The internet was abuzz on Wednesday with talk of a “DOGE dividend,” a direct payment to U.S. taxpayers funded by the Department of Government Efficiency’s savings. 

The idea of a DOGE dividend has been circulating on the internet for some time, but it caught DOGE leader Elon Musk’s attention on Tuesday. James Fishback, the founder of “free-thinking investment firm” Azoria, proposed, in a post to Musk’s social media platform X, that DOGE send U.S. taxpayers 20% of the money saved through its cost cuts. “Will check with the President,” Musk replied.

Fishback estimated the government could send each household that pays federal income tax a check for $5,000, assuming DOGE cuts $2 trillion from the federal budget. (Musk, who threw out the $2 trillion target in November, has since cast doubt on the likelihood of saving that much.) 

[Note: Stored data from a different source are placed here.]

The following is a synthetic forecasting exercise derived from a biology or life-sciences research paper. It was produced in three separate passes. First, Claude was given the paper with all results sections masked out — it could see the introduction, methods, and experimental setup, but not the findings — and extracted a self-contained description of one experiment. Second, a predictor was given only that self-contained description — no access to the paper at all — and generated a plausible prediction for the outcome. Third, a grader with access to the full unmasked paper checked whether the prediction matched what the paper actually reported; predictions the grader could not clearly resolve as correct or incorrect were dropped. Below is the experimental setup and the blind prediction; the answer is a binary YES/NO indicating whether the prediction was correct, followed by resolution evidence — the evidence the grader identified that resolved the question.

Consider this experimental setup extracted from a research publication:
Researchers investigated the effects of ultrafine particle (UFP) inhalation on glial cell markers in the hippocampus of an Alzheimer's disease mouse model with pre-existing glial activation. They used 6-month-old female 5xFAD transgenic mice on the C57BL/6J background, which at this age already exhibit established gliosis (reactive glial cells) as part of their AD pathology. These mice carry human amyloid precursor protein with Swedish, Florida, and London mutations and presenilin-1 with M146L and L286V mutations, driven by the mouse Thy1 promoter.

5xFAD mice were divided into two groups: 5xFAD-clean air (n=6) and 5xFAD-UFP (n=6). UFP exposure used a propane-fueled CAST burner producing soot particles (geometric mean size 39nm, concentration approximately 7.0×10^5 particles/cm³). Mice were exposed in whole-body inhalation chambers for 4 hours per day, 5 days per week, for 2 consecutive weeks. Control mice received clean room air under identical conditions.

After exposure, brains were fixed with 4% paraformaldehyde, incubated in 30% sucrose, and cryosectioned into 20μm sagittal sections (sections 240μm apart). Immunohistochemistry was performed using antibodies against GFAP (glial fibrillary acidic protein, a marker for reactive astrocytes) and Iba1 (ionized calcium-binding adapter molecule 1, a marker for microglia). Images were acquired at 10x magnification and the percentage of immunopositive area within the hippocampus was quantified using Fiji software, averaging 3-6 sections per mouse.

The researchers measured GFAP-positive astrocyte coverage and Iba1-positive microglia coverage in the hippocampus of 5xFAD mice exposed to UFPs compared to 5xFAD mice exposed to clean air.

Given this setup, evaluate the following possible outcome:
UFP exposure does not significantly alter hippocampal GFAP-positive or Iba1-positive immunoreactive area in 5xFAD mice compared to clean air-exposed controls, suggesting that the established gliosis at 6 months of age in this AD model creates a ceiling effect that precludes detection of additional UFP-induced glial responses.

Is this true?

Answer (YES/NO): YES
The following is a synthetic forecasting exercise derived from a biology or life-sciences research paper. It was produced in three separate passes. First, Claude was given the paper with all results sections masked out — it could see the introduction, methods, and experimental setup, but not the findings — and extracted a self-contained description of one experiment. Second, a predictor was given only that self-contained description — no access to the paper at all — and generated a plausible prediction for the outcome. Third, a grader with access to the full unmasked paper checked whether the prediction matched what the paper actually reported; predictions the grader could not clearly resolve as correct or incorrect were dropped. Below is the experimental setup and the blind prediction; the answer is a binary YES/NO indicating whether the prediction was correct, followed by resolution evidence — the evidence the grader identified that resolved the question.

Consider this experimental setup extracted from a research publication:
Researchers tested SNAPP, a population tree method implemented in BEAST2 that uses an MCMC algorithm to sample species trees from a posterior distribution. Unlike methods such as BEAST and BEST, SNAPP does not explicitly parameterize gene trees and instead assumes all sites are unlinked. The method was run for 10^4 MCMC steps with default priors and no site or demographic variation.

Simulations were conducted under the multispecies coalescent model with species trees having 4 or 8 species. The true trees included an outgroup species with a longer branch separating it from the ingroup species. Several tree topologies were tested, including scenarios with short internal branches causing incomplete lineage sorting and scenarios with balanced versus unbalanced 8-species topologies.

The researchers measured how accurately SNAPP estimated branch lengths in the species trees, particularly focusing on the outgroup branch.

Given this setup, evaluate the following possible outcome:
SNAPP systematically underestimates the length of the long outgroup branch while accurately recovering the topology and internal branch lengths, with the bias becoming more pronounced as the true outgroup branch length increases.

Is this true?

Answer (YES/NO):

Musk on Wednesday followed up on the idea. Responding to an X post lamenting the possibility of “our government treating DOGE ‘savings’ as their new piggy bank,” Musk said, “We need to balance the budget as first priority.”

DOGE says on its website that the initiative has so far saved $55 billion. Though its “Wall of Receipts,” a list of all the federal contracts it has canceled, accounts for just $8.6 billion, according to a Bloomberg analysis. Granted, DOGE says its $55 billion figure “is a combination of fraud detection/deletion, contract/lease cancellations, contract/lease renegotiations, asset sales, grant cancellations, workforce reductions, programmatic changes, and regulatory savings,” some of which, like workforce reductions, can’t be accounted for in the “Wall of Receipts.” 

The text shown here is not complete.